Sud-Ouest.com - 25 avril 2008

Par JC Wasner
Tchernoblaye met en cause le système de prévention incendie de la centrale du Blayais (33). La direction rassure : les réparations sont en cours

Stéphane Lhomme : « Une centrale nucléaire n’est pas une usine de chaussures »

Ecoutez l’interview de Stéphane Lhomme en cliquant ici.

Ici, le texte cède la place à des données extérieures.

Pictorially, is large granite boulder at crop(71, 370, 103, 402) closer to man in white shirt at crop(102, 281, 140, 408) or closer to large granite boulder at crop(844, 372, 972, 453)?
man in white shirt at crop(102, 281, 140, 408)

« La double détection des groupes électrogènes LHP et LHQ des réacteurs 1 et 2 ne fonctionn[e] en alarme incendie que lorsque les détecteurs de fumée et de flamme [sont] en alarme simultanément. [...]Les inspecteurs ont constaté que la présence de véhicules à moteur dans le hall de circulation de la salle des machines des réacteurs 1 et 2 était d’usage courant. [...] Un camion citerne contenant de l’huile effectuait un dépotage dans la partie de la salle des machines du réacteur 1 sans mesures de préventions particulières. » Ces quelques lignes alarmantes sont extraites de la lettre de suite adressée au directeur du CNPE (Centre Nucléaire de Production d’Electricité) du Blayais par l’Autorité de Sûreté Nucléaire (ASN) à la suite d’une inspection inopinée les 2 et 3 avril derniers.

Voir le document de l’ASN

Il n’en fallait pas plus à Stéphane Lhomme et à l’association Tchernoblaye (qu’il préside) pour tirer une nouvelle fois la sonnette d’alarme et demander aux pouvoirs publics la sortie du nucléaire. A l’occasion de la commémoration de la catastrophe de Tchernobyl vendredi 25 avril à Bordeaux (à 17 heures, place de la comédie), Stéphane Lhomme reprend à son compte les arguments de l’ASN et s’inquiète des « dysfonctionnements importants » dans un des bâtiments de la centrale.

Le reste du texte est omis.